Las torturas a las que el eminente psicólogo John B. Watson y su ayudante Rosalie Rayner sometieron, en 1920, al pequeño Albert B. de sólo 11 meses de edad, para lograr que tuviera miedo a los ratones de laboratorio (y de paso a los conejitos blancos, las mopas de limpiar el suelo, las bolas de […]

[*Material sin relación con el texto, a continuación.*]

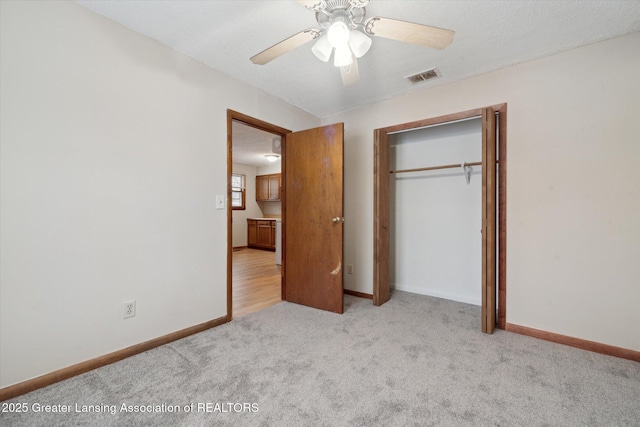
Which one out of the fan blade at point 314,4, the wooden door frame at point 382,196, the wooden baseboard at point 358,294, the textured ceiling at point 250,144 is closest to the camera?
the fan blade at point 314,4

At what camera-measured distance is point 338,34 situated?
4.63 ft

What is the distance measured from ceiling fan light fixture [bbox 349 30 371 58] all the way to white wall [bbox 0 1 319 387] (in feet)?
4.86

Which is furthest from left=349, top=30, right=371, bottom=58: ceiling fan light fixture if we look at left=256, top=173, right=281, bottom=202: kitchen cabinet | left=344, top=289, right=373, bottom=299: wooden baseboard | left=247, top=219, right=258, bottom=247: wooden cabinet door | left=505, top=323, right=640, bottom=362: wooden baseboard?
left=247, top=219, right=258, bottom=247: wooden cabinet door

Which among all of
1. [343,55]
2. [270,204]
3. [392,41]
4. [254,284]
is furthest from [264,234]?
[343,55]

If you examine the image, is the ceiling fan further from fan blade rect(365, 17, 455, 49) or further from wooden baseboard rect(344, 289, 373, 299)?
wooden baseboard rect(344, 289, 373, 299)

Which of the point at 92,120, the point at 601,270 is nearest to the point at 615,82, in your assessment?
the point at 601,270

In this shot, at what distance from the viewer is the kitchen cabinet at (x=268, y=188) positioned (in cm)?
768

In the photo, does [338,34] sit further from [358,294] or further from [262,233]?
[262,233]

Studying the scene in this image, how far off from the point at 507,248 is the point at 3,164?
3585mm

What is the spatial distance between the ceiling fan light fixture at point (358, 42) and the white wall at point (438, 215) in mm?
1993

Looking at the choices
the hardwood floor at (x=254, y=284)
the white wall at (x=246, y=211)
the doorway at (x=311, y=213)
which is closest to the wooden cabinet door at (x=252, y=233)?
the white wall at (x=246, y=211)

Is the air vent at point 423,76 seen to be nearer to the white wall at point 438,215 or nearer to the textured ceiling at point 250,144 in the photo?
the white wall at point 438,215

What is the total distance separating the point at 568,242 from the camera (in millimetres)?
2186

Las torturas a las que el eminente psicólogo John B. Watson y su ayudante Rosalie Rayner sometieron, en 1920, al pequeño Albert B. de sólo 11 meses de edad, para lograr que tuviera miedo a los ratones de laboratorio (y de paso a los conejitos blancos, las mopas de limpiar el suelo, las bolas de algodón y los trajes de Papá Noel), tras haber sido asociado dicho estímulo -inicialmente neutro- con otro instintivamente aterrador como el del ruido producido por una lámina de metal al ser golpeada con un martillo, pueden considerarse como el origen mismo de las técnicas psicopedagógicas modernas.

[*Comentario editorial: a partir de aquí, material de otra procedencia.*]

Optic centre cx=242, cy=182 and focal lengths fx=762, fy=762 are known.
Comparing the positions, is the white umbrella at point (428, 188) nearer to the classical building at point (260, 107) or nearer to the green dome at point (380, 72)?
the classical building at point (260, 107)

Aunque el pequeño Albert fue retirado del experimento antes de su conclusión por su mamá, y a pesar de que Watson fue despedido poco después de la Universidad John Hopkins donde se realizó el estudio a causa de una supuesta relación sentimental con su ayudante (o -según otras fuentes- por ciertos rumores acerca de las investigaciones realizadas en común sobre la conducta sexual humana), no cabe duda de que el pequeño Albert podría haber sido fácilmente descondicionado o recondicionado mediante cualquiera de los procedimientos previstos por Watson y Rayner para la segunda parte de su experimento: 1) Confrontar continuamente al sujeto con el estímulo hasta lograr su habituación, 2) Estimular sus zonas erógenas (labios, pezones, órganos sexuales) en presencia de la rata hasta que despareciera la reacción de terror, 3) Alimentarle con golosinas cada vez que entrara la rata blanca en la habitación, etc.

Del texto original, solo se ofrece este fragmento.